Heg. Hegesippus, a corruption of Josepus or Josippus: another Latin version, wrongly ascribed to St. Ambrose, written about 370 A.D. by a converted Jew, Isaac, as a Christian called Hilarius or Gaudentius, the so-called Ambrosiaster, a contemporary of Pope Damasus (see Jos. Wittig in Max Sdralek's Kirchengesch. Abhandlungen iv; ed. Keber-Caesar, Marburg, 1864).  A new edition by Vinc. Ussani for the Vienna Corpus is forthcoming [CSEL: these notes in 1927].
Syr. A Syriac translation of Book 6 in Translatio Syra Pescitto Vet. Test. ex cod. Ambrosiano sec. fere vi phololith. edita cura et adnotationibus Antonii Maria Ceriani, Milan, 1876-1883.
Yos. Josephus Gorionides or Yosippon, a Hebrew paraphrase, derived from Heg., ed. Breithaupt, Gotha, 1727.
Slav. The Old Russian version - see my notes here.

[This is derived from the Loeb, which bases it on Niese.  However this is undoubtedly not a complete list of MSS]

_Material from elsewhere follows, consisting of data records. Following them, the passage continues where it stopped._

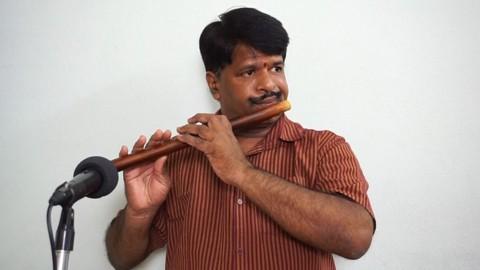 Learn Carnatic Flute | Intermediate Level | Varnams Volume 9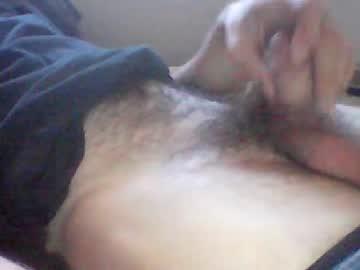 xangelz6x record webcam show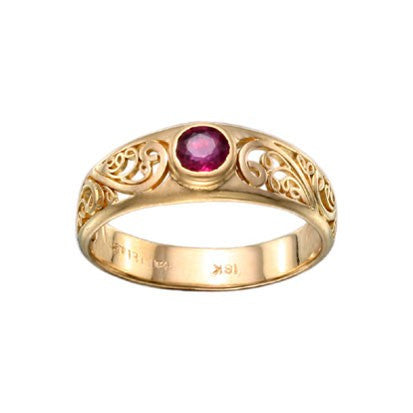 Steven Battelle Handword Ruby Ring
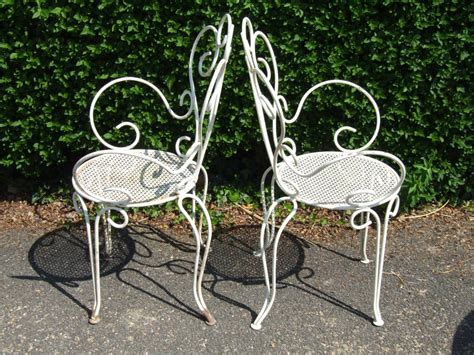 vintage wrought iron patio furniture best vintage patio chair and antique wrought iron patio
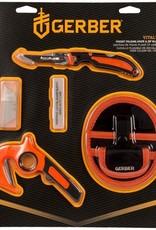Gerber Gerber Vital Zip & Pocket Folding Knife Combo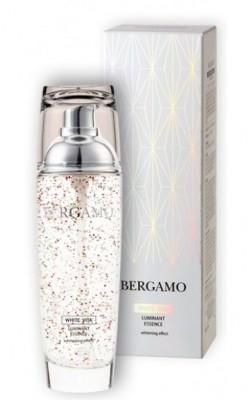 Сыворотка отбеливающая BERGAMO White vita luminant essence 110 мл: фото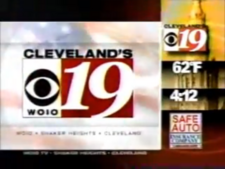 WOIO Cleveland's CBS 19 2002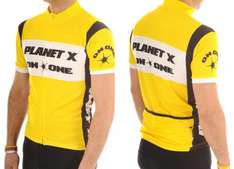 Planet X Cycling Team Jerseys and Bib Shorts - 67 % to 75% off- short sleeve £9.99!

The MSS fall into two main groups, PA(ML) and VR(C); M, L and, to a less extent C are inconstant members, siding now with one group, now with the other.  The first group is decidedly superior to the second.  The two types of text go much further back than the date of Niese's oldest MSS, since traces of the "inferior" type appear already in Porphyry (3rd century); the diversity of readings must therefore have begun very early.  Indeed some variants appear to preserve corrections gradually incorporated by the author himself in later editions of his work (e.g. 6. 369 where both the revision and the older variant are present - see Laqueur, Der jüd. Historiker Fl. Josephus, p. 239).  Mixture of the two types also began early, a few instances of "conflation" occurring already in the fourth century Latin version.  P and A appear to have been copy from an exemplar in which the terminations of words were abbreviated, and are to that extent untrustworthy.  The true text seems to have been not seldom preserved in one of the MSS of mixed type, L in particular.  The mixture in that MS is peculiar; throughout Book i and down to about ii.242 it sides with VRC, from that point onwards more often with the other group or with the Latin version.  In the later books L becomes an authority of the first rank and seems often to have preserved alone, or in combination with the Latin version, the original text.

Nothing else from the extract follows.